* START *

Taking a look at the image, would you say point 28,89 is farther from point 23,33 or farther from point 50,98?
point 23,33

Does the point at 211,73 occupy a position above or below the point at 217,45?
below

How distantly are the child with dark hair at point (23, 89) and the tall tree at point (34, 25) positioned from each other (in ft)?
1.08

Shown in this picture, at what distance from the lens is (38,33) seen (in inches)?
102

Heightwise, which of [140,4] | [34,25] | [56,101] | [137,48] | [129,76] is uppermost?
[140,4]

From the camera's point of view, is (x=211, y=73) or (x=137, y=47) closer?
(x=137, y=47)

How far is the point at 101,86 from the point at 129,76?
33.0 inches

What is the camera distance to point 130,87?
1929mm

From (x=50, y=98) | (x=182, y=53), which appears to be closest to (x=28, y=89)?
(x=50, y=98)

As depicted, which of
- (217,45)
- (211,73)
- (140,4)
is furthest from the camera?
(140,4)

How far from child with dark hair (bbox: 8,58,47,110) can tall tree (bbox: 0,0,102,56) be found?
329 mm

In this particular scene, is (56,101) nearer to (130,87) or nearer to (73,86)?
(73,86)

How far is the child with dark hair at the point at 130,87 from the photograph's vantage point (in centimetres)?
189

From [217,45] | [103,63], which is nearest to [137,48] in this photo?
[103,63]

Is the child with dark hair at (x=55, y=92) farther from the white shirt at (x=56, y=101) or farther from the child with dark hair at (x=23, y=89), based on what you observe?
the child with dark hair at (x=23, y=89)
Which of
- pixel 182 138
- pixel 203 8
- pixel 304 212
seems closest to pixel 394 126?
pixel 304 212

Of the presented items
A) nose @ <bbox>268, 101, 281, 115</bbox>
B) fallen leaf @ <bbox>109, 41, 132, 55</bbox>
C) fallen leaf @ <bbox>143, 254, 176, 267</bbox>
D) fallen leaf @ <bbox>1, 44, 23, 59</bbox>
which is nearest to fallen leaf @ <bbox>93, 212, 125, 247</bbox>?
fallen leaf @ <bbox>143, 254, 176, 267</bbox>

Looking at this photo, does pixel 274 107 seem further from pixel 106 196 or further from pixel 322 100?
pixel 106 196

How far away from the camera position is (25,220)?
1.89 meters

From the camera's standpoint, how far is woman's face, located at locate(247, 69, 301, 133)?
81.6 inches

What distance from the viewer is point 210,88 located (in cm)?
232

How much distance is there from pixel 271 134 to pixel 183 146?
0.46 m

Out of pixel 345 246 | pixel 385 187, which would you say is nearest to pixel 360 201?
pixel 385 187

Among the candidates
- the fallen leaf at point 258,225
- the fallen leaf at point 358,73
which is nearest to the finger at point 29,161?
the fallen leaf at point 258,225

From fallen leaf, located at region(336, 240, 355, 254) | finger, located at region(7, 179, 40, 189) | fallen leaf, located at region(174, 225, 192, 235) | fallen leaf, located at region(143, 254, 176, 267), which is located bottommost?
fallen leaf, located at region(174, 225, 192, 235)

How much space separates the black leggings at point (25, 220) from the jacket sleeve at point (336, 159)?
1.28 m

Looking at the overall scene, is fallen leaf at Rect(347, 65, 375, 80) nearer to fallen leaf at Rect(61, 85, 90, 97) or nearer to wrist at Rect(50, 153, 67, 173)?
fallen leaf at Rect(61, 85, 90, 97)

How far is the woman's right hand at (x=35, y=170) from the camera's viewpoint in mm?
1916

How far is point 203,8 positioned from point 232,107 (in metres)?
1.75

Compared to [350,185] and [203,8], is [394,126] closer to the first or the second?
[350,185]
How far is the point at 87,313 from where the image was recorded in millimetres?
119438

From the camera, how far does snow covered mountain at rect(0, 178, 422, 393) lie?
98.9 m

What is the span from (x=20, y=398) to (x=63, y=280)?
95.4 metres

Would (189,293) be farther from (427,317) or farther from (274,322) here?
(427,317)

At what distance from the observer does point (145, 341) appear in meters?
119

* END *

> _Task details_: Copy out all of the entries above word for word.

> _Answer to the task_:
Taking a look at the image, would you say point 28,89 is farther from point 23,33 or farther from point 50,98?
point 23,33

Does the point at 211,73 occupy a position above or below the point at 217,45?
below

How distantly are the child with dark hair at point (23, 89) and the tall tree at point (34, 25) positioned from each other (in ft)?
1.08

Shown in this picture, at what distance from the lens is (38,33) seen (in inches)?
102

Heightwise, which of [140,4] | [34,25] | [56,101] | [137,48] | [129,76] is uppermost?
[140,4]

From the camera's point of view, is (x=211, y=73) or (x=137, y=47) closer?
(x=137, y=47)

How far is the point at 101,86 from the point at 129,76?
33.0 inches

What is the camera distance to point 130,87?
1929mm

From (x=50, y=98) | (x=182, y=53), which appears to be closest to (x=28, y=89)?
(x=50, y=98)

As depicted, which of
- (217,45)
- (211,73)
- (140,4)
is furthest from the camera?
(140,4)

How far from child with dark hair (bbox: 8,58,47,110) can tall tree (bbox: 0,0,102,56) be found?
329 mm

In this particular scene, is (56,101) nearer to (130,87) or nearer to (73,86)?
(73,86)

How far is the child with dark hair at the point at 130,87 from the photograph's vantage point (in centimetres)?
189

From [217,45] | [103,63], which is nearest to [137,48] in this photo?
[103,63]

Is the child with dark hair at (x=55, y=92) farther from the white shirt at (x=56, y=101) or farther from the child with dark hair at (x=23, y=89), based on what you observe?
the child with dark hair at (x=23, y=89)
Which of
- pixel 182 138
- pixel 203 8
- pixel 304 212
seems closest to pixel 394 126?
pixel 304 212

Of the presented items
A) nose @ <bbox>268, 101, 281, 115</bbox>
B) fallen leaf @ <bbox>109, 41, 132, 55</bbox>
C) fallen leaf @ <bbox>143, 254, 176, 267</bbox>
D) fallen leaf @ <bbox>1, 44, 23, 59</bbox>
which is nearest to fallen leaf @ <bbox>93, 212, 125, 247</bbox>?
fallen leaf @ <bbox>143, 254, 176, 267</bbox>

Looking at this photo, does pixel 274 107 seem further from pixel 106 196 or further from pixel 322 100?
pixel 106 196

How far away from the camera position is (25,220)?
1.89 meters

From the camera's standpoint, how far is woman's face, located at locate(247, 69, 301, 133)?
81.6 inches

What distance from the viewer is point 210,88 located (in cm)?
232

How much distance is there from pixel 271 134 to pixel 183 146?
0.46 m

Out of pixel 345 246 | pixel 385 187, which would you say is nearest to pixel 360 201?
pixel 385 187

Among the candidates
- the fallen leaf at point 258,225
- the fallen leaf at point 358,73
which is nearest to the finger at point 29,161?
the fallen leaf at point 258,225

From fallen leaf, located at region(336, 240, 355, 254) | finger, located at region(7, 179, 40, 189) | fallen leaf, located at region(174, 225, 192, 235) | fallen leaf, located at region(143, 254, 176, 267), which is located bottommost?
fallen leaf, located at region(174, 225, 192, 235)

How much space separates the black leggings at point (25, 220) from the jacket sleeve at point (336, 159)?
1.28 m

Looking at the overall scene, is fallen leaf at Rect(347, 65, 375, 80) nearer to fallen leaf at Rect(61, 85, 90, 97) or nearer to wrist at Rect(50, 153, 67, 173)?
fallen leaf at Rect(61, 85, 90, 97)

How far is the woman's right hand at (x=35, y=170) from the camera's viewpoint in mm?
1916

How far is point 203,8 positioned from point 232,107 (in metres)?
1.75

Compared to [350,185] and [203,8], is [394,126] closer to the first or the second?
[350,185]
How far is the point at 87,313 from where the image was recorded in millimetres?
119438

From the camera, how far does snow covered mountain at rect(0, 178, 422, 393) lie?
98.9 m

What is the span from (x=20, y=398) to (x=63, y=280)?
95.4 metres

Would (189,293) be farther from (427,317) or farther from (274,322) here?
(427,317)

At what distance from the observer does point (145, 341) appear in meters?
119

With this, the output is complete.